Teks Bacaan:
..............................

The Law of Attraction atau mungkin juga berkat dari Tuhan. Ini adalah yang aku rasakan setelah aku bisa menginjakkan kaki di Jerman. Sejak SD, keinginan untuk tinggal di luar negeri sudah aku pupuk. Ini berawal dari film Home Alone yang selalu ditayangkan setiap natal di Indonesia. Membayangkan salju, dan suasana meriah natal di Eropa atau Amerika.
Namun, karena aku datang dari keluarga yang hanya berkecukupan, keinginanku untuk kuliah ke luar negeri aku urungkan.
4 tahun berlalu setelah lulus SMA, aku sudah lulus kuliah dan sudah bekerja. Saat sedang berkeliling kota Bandung, aku melewati Goethe-Institut, di sana terpasang pengumuman tentang Open House di Goethe Institut. Tentu saja ini mengingatkanku tentang mimpiku untuk pergi ke Jerman, langsung saja aku simpan tanggal dan waktunya (September 2017), dan akhirnya datang ke sana.
Waktu di open house, aku ingat sekali, ada stand yang menawarkan kerja bagi tenaga ahli (aku lulusan Teknik Mesin) seperti engineer, perawat dll. Aku sangat tertarik, segera setelah open house itu, aku kirim CV dan surat lamaran dalam bahasa Inggris. Ternyata aku dapat balasan, dan diundang untuk menghadiri seminar mengenai hidup dan bekerja di Jerman yang dimoderatori langsung oleh Badan Ketenagakerjaan Jerman.
Nah, dari situ, pelamar yang terpilih (cuma 10) akan diundang interview. Saat itu aku masih belum bisa sama sekali berbahasa Jerman. Jadi, interview dilakukan dalam bahasa Inggris. Kandidat yang lain adalah lulusan S2, S3 dan sudah berpengalaman di bidangnya masing-masing. Minder? Pasti. Apalagi aku cuma lulusan D3. Tapi interview berjalan lancar, dan yang mewawancarai aku juga bilang kalau akan membantu mencari kerja di Jerman.
Segera setelah itu, aku langsung cari info mengenai les bahasa Jerman, sembari membenarkan CV dan mengirim lamaran-lamaran.

..............................

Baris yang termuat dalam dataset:
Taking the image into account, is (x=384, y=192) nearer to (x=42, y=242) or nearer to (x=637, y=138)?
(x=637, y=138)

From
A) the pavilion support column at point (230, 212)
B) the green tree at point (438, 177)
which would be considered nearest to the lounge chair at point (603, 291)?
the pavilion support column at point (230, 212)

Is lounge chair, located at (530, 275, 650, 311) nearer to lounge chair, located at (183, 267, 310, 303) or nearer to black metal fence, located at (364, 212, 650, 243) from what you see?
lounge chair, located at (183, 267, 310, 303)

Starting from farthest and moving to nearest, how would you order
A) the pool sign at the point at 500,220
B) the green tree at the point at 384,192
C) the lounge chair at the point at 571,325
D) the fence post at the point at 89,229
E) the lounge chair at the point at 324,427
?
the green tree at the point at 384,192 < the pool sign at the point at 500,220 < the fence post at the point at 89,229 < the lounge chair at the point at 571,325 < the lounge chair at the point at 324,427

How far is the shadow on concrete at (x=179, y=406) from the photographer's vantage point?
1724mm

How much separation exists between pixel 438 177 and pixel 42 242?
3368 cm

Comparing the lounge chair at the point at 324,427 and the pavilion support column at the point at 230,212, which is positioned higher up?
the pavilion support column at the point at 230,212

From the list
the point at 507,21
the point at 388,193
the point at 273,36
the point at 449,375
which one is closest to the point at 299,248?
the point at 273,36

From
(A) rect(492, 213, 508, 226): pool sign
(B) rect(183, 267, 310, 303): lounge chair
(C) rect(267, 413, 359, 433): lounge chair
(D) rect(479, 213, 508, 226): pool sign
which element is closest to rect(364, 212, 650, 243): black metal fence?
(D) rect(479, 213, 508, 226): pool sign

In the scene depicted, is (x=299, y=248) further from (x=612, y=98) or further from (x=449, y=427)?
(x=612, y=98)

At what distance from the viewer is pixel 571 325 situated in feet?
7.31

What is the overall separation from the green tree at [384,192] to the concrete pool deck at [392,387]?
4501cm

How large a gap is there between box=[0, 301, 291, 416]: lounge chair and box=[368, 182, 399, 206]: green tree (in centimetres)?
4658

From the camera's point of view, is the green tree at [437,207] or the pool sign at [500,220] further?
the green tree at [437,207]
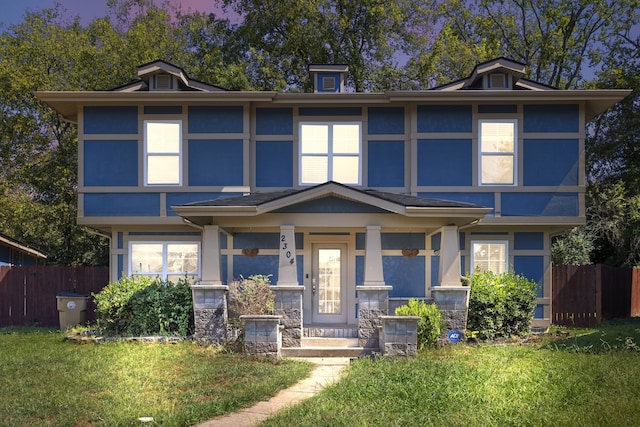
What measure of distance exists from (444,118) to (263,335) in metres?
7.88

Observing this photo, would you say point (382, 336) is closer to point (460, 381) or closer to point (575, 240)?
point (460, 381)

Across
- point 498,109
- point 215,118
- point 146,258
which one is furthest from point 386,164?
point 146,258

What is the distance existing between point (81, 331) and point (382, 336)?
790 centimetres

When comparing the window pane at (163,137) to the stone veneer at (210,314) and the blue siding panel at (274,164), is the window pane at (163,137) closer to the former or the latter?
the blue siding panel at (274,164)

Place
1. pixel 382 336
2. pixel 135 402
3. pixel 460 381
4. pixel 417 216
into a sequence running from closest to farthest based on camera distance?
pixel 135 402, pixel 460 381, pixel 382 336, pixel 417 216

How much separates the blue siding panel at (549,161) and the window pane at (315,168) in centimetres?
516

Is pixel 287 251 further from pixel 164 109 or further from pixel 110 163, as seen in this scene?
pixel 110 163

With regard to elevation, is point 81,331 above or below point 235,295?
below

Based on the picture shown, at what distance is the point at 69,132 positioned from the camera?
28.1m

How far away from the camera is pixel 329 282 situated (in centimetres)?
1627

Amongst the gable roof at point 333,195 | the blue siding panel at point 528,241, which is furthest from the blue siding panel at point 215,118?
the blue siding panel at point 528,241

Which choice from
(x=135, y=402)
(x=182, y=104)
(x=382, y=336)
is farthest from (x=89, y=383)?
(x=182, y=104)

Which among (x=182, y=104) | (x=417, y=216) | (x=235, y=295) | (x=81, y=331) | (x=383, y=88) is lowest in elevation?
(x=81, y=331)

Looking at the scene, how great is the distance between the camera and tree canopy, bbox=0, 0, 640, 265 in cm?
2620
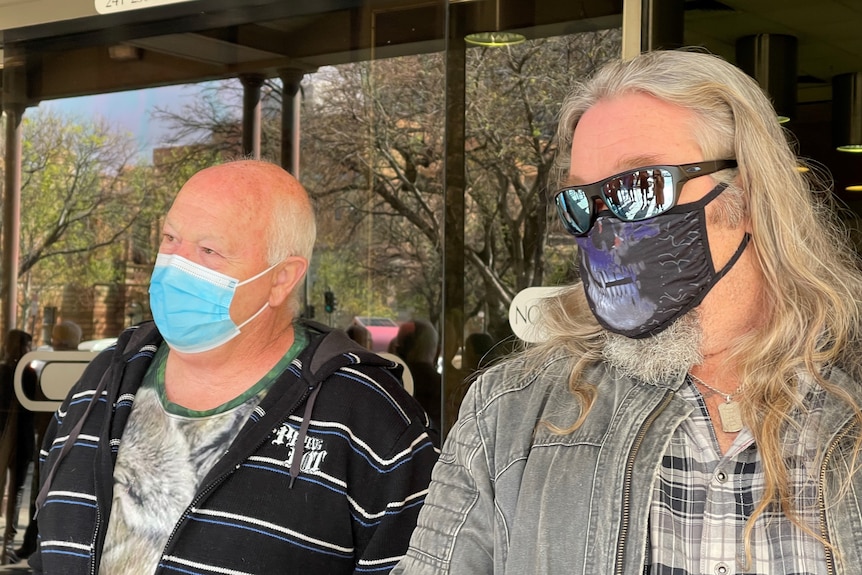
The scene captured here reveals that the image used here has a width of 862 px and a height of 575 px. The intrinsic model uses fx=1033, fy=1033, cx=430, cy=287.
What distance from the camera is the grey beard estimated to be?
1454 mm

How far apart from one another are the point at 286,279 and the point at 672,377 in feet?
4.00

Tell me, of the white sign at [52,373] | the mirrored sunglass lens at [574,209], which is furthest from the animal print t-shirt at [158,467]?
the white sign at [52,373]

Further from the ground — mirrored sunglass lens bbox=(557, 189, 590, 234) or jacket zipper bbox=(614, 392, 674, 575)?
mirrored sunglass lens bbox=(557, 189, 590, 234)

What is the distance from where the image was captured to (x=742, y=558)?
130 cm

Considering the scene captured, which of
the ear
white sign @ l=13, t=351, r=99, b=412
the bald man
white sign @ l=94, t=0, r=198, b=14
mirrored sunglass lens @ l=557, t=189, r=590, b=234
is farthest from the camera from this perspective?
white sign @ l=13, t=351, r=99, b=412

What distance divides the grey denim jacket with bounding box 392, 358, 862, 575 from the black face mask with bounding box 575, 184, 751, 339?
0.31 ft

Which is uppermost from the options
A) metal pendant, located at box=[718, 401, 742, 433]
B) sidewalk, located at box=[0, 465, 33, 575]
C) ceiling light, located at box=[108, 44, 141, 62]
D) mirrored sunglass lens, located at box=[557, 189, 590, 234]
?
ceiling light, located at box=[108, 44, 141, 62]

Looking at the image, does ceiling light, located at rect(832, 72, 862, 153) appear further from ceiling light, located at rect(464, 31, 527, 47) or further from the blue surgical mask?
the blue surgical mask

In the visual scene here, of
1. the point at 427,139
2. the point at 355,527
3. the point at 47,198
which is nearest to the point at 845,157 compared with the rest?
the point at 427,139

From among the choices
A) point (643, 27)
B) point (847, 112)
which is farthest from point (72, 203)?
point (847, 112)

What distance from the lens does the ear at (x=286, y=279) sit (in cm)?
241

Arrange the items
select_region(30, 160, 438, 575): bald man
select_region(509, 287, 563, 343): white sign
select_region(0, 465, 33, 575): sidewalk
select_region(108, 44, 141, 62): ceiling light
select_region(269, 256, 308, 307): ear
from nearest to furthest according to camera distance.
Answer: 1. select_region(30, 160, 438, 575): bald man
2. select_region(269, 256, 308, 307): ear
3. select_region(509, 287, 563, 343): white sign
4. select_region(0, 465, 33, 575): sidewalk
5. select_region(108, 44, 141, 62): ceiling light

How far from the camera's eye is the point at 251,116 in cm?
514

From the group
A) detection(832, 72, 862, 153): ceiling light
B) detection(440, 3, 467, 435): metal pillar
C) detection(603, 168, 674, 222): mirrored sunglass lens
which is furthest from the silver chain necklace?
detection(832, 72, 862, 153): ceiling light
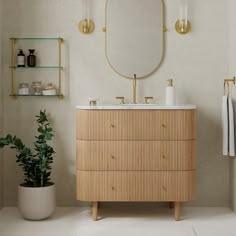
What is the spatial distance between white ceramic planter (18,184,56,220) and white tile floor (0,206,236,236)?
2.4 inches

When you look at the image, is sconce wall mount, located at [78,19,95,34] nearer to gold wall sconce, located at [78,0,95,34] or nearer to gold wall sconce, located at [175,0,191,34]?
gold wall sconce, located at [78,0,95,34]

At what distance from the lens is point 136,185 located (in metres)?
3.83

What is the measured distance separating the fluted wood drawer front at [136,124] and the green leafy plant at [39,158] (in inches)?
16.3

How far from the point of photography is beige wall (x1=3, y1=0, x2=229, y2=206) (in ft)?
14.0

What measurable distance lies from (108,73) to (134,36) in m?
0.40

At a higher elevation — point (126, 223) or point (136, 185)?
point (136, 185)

..............................

Tugas Latihan:
**a.** Tolong tulis ulang seluruh bagian cerita tentang impian ke Jerman, mulai dari "4 tahun berlalu" terus ke bawah hingga "Badan Ketenagakerjaan Jerman.".
**b.** Sebutkan semua jenjang pendidikan yang disebut dalam cerita tentang impian ke Jerman.

Jawaban Latihan:
**a.**
4 tahun berlalu setelah lulus SMA, aku sudah lulus kuliah dan sudah bekerja. Saat sedang berkeliling kota Bandung, aku melewati Goethe-Institut, di sana terpasang pengumuman tentang Open House di Goethe Institut. Tentu saja ini mengingatkanku tentang mimpiku untuk pergi ke Jerman, langsung saja aku simpan tanggal dan waktunya (September 2017), dan akhirnya datang ke sana.
Waktu di open house, aku ingat sekali, ada stand yang menawarkan kerja bagi tenaga ahli (aku lulusan Teknik Mesin) seperti engineer, perawat dll. Aku sangat tertarik, segera setelah open house itu, aku kirim CV dan surat lamaran dalam bahasa Inggris. Ternyata aku dapat balasan, dan diundang untuk menghadiri seminar mengenai hidup dan bekerja di Jerman yang dimoderatori langsung oleh Badan Ketenagakerjaan Jerman.

**b.** SD, SMA, D3, S2, S3